Accusé de fraude fiscale, Karel De Gucht obtient gain de cause

La chambre fiscale du tribunal de première instance de Gand a donné raison ce mercredi à Karel De Gucht dans l'affaire de fraude fiscale le visant ainsi que sa compagne Mireille Schreurs. Le juge a ainsi rejeté le montant imposable supplémentaire de 976.282,71 euros, estimant qu'il était fondé sur des "questions illégales" des autorités fiscales.

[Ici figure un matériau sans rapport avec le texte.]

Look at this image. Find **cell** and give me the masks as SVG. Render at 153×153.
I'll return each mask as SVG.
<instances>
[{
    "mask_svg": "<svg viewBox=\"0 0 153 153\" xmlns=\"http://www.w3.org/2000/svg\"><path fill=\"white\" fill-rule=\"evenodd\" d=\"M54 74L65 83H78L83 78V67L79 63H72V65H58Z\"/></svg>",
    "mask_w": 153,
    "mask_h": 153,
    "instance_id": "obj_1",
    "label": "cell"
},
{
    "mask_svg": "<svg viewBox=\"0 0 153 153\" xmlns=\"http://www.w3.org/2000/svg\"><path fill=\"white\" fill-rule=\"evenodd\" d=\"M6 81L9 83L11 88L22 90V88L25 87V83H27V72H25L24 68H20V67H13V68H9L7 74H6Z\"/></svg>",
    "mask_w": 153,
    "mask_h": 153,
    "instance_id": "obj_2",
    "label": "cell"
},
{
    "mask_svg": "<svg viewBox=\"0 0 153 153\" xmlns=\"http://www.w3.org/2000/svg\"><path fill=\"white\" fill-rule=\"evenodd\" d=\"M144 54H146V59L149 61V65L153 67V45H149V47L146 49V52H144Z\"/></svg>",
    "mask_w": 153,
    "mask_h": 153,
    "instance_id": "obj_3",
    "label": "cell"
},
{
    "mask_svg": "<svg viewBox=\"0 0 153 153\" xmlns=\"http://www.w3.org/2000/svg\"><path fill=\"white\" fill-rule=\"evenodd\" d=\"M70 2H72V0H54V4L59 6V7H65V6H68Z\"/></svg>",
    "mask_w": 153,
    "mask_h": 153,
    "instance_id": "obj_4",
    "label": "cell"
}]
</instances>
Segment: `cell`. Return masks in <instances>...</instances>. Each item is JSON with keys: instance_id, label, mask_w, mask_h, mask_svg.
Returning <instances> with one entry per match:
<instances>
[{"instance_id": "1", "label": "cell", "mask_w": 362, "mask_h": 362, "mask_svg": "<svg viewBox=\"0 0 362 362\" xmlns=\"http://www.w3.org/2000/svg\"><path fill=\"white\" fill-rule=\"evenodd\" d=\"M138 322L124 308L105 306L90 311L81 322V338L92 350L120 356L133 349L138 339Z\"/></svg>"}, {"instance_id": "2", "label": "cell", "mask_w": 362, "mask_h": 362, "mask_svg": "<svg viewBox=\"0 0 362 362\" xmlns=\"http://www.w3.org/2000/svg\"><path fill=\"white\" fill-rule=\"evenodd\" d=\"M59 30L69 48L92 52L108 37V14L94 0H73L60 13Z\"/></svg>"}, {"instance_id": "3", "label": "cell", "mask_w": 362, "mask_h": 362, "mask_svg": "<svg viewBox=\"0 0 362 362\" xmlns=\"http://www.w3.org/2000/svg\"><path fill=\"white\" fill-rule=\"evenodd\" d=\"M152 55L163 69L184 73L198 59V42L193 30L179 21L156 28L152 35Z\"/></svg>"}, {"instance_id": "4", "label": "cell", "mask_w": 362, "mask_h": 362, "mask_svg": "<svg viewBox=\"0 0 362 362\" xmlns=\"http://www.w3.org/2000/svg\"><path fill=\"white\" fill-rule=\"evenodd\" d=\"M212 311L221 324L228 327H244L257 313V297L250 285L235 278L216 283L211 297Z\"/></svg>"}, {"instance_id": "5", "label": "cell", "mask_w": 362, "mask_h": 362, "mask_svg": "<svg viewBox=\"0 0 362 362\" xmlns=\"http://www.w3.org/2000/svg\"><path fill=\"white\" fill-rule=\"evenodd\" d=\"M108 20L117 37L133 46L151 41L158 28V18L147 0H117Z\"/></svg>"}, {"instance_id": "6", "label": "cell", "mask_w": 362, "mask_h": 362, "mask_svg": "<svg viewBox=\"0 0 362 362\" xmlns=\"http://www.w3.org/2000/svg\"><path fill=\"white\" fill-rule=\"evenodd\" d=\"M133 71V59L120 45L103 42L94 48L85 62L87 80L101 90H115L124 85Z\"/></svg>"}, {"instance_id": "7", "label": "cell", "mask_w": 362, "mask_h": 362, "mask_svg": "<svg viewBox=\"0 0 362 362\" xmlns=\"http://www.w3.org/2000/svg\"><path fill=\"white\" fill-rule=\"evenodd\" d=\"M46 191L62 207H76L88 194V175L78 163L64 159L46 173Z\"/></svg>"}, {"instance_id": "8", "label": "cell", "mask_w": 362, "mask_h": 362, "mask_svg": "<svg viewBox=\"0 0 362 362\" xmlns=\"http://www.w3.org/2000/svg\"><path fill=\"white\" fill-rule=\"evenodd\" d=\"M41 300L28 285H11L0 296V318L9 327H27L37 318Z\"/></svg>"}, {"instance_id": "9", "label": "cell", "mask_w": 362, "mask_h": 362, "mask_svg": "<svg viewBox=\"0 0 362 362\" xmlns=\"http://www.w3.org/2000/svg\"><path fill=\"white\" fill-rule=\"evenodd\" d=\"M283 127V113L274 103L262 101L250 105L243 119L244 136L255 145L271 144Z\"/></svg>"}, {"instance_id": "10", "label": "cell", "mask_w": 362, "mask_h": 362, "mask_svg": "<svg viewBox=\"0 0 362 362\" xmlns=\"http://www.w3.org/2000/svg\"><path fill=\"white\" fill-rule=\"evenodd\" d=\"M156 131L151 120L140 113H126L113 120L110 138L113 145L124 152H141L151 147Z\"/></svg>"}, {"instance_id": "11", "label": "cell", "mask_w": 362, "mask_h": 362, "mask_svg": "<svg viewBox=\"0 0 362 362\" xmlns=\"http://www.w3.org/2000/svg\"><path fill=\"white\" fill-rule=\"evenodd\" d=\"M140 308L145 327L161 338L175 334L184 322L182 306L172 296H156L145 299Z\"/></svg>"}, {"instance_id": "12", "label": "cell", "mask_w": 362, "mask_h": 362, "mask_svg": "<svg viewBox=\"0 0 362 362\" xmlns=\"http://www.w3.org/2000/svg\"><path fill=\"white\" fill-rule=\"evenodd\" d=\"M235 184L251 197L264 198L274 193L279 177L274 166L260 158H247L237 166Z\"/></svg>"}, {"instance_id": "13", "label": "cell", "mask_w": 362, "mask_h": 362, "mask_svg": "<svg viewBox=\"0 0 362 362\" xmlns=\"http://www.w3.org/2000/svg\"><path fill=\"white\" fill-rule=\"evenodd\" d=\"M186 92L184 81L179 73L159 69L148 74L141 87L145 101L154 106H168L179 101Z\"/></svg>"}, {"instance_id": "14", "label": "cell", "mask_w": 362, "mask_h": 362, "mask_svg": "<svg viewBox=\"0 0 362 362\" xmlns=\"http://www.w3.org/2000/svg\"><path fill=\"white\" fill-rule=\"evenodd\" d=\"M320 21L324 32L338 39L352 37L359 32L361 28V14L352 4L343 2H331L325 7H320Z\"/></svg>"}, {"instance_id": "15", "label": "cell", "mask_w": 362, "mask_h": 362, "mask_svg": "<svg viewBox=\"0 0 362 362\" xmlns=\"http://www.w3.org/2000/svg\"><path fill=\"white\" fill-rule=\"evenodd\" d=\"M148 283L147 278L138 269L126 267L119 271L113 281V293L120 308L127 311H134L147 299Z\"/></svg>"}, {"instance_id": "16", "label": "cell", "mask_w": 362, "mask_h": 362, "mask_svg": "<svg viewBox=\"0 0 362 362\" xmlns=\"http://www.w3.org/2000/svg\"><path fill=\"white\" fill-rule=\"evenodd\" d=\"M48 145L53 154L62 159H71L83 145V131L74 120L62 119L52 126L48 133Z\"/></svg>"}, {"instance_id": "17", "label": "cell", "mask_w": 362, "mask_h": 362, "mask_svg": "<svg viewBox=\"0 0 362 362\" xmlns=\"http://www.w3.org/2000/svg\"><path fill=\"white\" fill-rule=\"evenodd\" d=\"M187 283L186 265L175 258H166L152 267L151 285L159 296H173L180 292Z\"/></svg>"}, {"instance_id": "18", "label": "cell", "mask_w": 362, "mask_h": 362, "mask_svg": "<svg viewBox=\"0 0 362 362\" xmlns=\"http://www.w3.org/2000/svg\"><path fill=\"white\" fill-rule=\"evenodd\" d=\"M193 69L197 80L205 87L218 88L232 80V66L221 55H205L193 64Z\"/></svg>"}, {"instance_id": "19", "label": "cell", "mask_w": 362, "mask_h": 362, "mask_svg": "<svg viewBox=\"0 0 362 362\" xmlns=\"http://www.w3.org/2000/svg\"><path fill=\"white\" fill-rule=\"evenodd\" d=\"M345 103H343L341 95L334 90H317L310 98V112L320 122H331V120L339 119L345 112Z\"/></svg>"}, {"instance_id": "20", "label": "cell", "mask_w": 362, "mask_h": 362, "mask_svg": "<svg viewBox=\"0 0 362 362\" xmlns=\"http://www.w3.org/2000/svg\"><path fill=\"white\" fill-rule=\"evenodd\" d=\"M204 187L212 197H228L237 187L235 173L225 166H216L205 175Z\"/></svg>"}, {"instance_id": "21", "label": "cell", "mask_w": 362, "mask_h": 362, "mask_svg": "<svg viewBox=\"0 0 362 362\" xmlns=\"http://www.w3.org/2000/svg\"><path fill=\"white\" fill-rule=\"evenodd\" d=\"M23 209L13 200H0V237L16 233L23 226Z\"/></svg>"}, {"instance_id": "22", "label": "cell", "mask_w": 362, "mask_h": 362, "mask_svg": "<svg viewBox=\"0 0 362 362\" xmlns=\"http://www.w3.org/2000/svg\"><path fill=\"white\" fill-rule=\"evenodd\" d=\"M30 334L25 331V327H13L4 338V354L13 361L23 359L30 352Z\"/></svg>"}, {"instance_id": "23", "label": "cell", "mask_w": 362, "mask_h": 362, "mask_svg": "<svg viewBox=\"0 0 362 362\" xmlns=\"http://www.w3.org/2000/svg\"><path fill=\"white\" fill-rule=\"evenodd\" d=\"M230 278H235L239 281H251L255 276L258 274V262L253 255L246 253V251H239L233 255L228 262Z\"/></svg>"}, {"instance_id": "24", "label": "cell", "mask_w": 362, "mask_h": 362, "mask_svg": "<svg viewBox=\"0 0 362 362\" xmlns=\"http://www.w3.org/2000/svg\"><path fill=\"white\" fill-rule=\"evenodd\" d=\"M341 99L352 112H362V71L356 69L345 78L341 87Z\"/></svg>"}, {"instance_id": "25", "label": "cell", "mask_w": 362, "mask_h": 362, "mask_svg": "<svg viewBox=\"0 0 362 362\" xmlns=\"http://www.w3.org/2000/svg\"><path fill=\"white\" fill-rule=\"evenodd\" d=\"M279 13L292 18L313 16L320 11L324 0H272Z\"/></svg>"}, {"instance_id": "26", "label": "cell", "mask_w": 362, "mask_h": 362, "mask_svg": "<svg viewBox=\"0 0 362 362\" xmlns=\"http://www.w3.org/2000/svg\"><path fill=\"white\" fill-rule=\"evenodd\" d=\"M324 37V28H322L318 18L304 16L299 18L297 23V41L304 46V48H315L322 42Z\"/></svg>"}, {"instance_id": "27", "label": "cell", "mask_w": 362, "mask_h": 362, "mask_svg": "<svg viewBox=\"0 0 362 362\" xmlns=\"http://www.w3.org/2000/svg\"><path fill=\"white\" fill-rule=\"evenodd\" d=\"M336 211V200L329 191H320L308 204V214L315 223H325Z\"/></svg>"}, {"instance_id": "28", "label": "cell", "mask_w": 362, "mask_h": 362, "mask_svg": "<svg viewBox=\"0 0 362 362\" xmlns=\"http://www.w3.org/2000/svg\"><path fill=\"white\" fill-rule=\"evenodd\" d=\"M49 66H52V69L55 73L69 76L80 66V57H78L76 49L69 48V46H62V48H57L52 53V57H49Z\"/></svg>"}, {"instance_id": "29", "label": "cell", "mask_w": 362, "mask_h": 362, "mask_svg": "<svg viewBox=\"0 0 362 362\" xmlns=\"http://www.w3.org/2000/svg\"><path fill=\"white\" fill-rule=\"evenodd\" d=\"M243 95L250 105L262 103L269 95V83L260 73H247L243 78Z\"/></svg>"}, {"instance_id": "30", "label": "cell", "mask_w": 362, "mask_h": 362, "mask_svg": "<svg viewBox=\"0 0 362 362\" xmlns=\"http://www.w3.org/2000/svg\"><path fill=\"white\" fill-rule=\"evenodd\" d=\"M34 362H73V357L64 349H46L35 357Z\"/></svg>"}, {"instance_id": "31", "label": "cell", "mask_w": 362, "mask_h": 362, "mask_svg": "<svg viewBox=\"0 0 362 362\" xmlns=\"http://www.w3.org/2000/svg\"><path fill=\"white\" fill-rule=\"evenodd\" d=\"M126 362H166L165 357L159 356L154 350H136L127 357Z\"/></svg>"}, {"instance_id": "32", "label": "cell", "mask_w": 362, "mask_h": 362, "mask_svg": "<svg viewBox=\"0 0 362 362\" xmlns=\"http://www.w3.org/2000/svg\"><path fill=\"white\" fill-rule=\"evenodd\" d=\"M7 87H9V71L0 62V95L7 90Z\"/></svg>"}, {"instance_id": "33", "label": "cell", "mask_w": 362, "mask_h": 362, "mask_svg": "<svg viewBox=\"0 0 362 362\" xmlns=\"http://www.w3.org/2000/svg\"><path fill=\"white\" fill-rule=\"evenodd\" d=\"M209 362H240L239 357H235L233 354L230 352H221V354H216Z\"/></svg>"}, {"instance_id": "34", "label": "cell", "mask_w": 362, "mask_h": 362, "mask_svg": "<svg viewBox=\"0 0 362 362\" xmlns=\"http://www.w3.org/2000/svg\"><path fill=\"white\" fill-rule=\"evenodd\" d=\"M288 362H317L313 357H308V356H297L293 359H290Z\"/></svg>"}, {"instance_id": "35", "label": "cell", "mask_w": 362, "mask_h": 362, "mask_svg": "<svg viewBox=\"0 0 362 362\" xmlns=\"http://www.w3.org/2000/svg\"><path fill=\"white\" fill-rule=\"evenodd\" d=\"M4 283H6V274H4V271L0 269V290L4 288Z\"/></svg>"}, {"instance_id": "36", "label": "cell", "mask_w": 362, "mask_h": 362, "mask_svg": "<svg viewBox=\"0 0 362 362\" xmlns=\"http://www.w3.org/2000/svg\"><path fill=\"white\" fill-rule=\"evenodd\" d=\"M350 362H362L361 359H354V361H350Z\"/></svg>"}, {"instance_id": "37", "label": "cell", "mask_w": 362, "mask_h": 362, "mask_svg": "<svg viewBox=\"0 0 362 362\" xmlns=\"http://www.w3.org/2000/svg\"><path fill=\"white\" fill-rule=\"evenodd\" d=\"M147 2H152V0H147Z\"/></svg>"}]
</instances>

Le fisc avait démarré une enquête, soupçonnant une fraude lors de l'acquisition par le couple d'une villa d'une valeur de cinq millions d'euros en Toscane, en Italie. Selon la défense, ce bien immobilier n'était pas géré personnellement mais par une société italienne de droit italien. Le 4 février 2010, l'Inspection spéciale des impôts (ISI) avait publié un avis pour prolonger le délai de contrôle de trois à sept ans car, selon elle, il existait des indications de fraude.

Les autorités fiscales avaient ainsi pu consulter les comptes et une transaction d'actions controversée avait été détectée. Karel De Gucht avait réalisé en 2005 un bénéfice de 1,2 million d'euros grâce à la vente d'actions dans une entreprise de production de zinc. C'est sur cette transaction que le fisc avait notifié un montant imposable supplémentaire de 976.282,71 euros.

La cour d'appel de Gand avait jugé que le fisc avait prolongé le délai de contrôle à tort car son avis du 4 février 2010 ne contenait pas suffisamment d'éléments pour déterminer l'existence d'une fraude fiscale. L'ISI avait alors saisi la Cour de Cassation, qui lui a donné raison.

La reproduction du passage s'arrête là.